« Le temps de l’obsolescence humaine » par Bruno Patiño aux éditions Grasset

Bruno Patino est moitié indien moitié français. Son père était originaire de La Paz en Bolivie, et sa mère venait du nord de la France ; la famille vit à Roubaix. À 25 ans, il se retrouve à l’autre bout du monde. Il travaille pour le Programme de l’ONU pour le développement à New York puis au Chili. Il se retrouve alors presque par hasard correspondant pour le journal Le Monde. Bruno Patino est le président de la chaîne Arte. Essayiste, il observe depuis plusieurs années les bouleversements de notre société à l’ère du numérique et on lui doit notamment La civilisation du poisson rougeTempête dans le bocal : La nouvelle civilisation du poisson rouge ou encore Submersion. Des ouvrages à succès traduits dans plusieurs pays et pour certains adaptés en bande dessinée.

Le 25 mars 2026, il a publié un nouvel essai, Le Temps de l’obsolescence humaine, chez Grasset. Un titre fort et un sous-titre qui interpelle immédiatement : « Vivons-nous les derniers instants de la civilisation que nous avons connue ? » Désormais, il dit que nous sommes pris en charge, les outils, les algorithmes nous interpellent, nous orientent, nous guident et parfois choisissent à notre place. Au-delà de ça, il souligne une inquiétude très forte, celle de machines capables de nous convaincre au point que certains leur confient déjà leurs doutes, leurs émotions, comme s’ils parlaient à des humains, alors que ces systèmes sont, par nature, dépourvus de toute émotion.

Certains aimeraient nous le faire croire. Ce titre est évidemment une forme de provocation, parce que, quand on entend les discours transhumanistes, on nous dit que c’est la fin d’Homo sapiens, que quelque chose d’autre va advenir, que l’Homo sapiens va disparaître ou va se transfigurer. On trouve ça formidable, et moi, le premier d’ailleurs, d’utiliser ces agents d’intelligence artificielle pour toute chose. Leur demander un conseil, leur demander ce qu’on va pouvoir regarder et puis de façon croissante, des conseils pour notre relation au monde, pour notre relation aux autres.

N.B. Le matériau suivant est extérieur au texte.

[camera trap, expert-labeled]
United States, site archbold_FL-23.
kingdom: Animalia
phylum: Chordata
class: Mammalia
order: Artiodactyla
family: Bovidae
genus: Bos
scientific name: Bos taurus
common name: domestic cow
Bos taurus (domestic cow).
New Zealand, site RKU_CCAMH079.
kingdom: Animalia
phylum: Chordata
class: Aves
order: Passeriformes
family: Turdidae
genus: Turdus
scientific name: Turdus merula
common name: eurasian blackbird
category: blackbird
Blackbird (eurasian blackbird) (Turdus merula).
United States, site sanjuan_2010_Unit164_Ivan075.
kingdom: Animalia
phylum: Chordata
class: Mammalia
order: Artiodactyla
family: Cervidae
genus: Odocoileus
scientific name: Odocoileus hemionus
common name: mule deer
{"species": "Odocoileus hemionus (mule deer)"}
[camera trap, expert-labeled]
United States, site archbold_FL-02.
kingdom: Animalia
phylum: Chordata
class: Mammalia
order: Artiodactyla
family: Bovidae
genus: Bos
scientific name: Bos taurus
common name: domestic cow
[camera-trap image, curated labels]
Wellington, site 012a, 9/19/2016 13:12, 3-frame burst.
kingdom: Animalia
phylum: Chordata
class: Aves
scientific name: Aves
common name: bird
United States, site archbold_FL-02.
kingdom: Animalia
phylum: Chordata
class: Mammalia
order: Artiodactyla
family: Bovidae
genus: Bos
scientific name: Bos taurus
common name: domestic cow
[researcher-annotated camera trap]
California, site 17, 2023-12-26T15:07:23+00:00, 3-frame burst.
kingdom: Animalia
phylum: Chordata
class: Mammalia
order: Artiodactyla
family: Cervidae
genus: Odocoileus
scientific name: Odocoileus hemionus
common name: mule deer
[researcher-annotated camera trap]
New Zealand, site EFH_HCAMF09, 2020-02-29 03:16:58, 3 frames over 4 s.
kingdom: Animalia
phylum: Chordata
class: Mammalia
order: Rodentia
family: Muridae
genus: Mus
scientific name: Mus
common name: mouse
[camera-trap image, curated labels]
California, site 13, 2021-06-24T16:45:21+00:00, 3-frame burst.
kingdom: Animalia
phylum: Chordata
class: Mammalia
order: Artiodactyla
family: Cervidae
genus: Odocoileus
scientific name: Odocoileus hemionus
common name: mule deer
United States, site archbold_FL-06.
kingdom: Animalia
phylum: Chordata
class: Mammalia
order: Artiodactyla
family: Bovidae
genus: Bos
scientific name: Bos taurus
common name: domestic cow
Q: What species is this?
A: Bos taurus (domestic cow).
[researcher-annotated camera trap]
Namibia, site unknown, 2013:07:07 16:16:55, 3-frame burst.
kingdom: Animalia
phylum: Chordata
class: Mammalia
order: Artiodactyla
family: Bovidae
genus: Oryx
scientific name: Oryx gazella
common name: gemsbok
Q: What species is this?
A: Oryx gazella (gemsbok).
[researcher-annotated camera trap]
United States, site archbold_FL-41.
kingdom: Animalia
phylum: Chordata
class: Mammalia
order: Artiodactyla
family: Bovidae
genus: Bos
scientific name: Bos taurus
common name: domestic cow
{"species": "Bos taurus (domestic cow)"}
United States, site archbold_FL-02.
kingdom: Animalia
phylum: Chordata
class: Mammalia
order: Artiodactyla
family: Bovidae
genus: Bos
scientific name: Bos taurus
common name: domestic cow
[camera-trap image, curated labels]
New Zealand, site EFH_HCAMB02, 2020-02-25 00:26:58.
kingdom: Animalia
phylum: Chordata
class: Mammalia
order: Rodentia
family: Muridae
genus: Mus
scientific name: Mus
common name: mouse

Ce que je crois, c’est qu’on passe de ce qu’on a appelé l’économie de l’attention, avec des outils numériques qui essayent de capter le plus possible notre temps, à l’économie de la relation, c’est-à-dire des outils qui vont essayer de savoir le plus de choses possibles sur nous, sur notre pensée, sur nos sentiments, sur nos humeurs pour, d’une certaine façon, tisser un lien avec nous qui va être de plus en plus important.

C’est un ami qui un jour me fait passer la réponse qu’il a eue de Mistral. Il lui a demandé de lui citer les cinq livres majeurs jamais écrits sur le numérique. Cet ami m’a dit, avec un clin d’œil, « Tu vas être content, tu es dans les cinq cités ». Mais il y a un détail, c’est que le livre qui m’était attribué, non seulement, je ne l’ai pas écrit, mais personne ne l’a écrit, c’est un livre qui n’existe pas. Ce clin d’œil qui amorce le livre, je l’ai utilisé parce que ça montre déjà que nos vies, notre rapport à la réalité, d’une part, notre rapport aux machines, sont en train de changer.

Toute nouvelle technologie amène des changements importants. Et la révolution numérique, c’est un changement civilisationnel. C’est l’ère post-Gutenberg. Je me permets toujours de dire que, si on avait regardé les conséquences de l’invention de l’imprimerie 50 ans après son invention, on serait négatif. On verrait les pamphlets, les libelles, les faux qui arrivent, la guerre civile qui arrive, les guerres de religion. Après trois siècles, c’était la science, les Lumières, la démocratie moderne. Donc, tout ça pour dire que tout n’est jamais joué.

En tout cas, il y a deux choses qui m’animent : d’abord la conviction absolue que l’humanité est une et entière et dans un moment où ça fragmente, ça divise, on essaie de nous dire de monter les uns contre les autres. Je pense qu’effectivement l’héritage familial m’a donné ça, c’est-à-dire cette conviction absolue que l’humanité est une et entière. « Il y a un mot d’universalisme qu’on n’utilise plus beaucoup. Moi, je le revendique mille fois. Je suis quelqu’un qui est totalement universaliste. » Et je crois très profondément à l’intérêt général.

Oui, bien sûr, ce livre essaye de dire : soyons encore utopistes ! Je pense que justement, on est en train de se faire voler l’utopie par la dystopie. Nous dire : on va aller sur la planète Mars, c’est d’une certaine façon, ridicule. Je crois qu’on ne peut pas se faire imposer dans le discours, cette dystopie. Il faut nourrir l’utopie parce qu’il y a de quoi.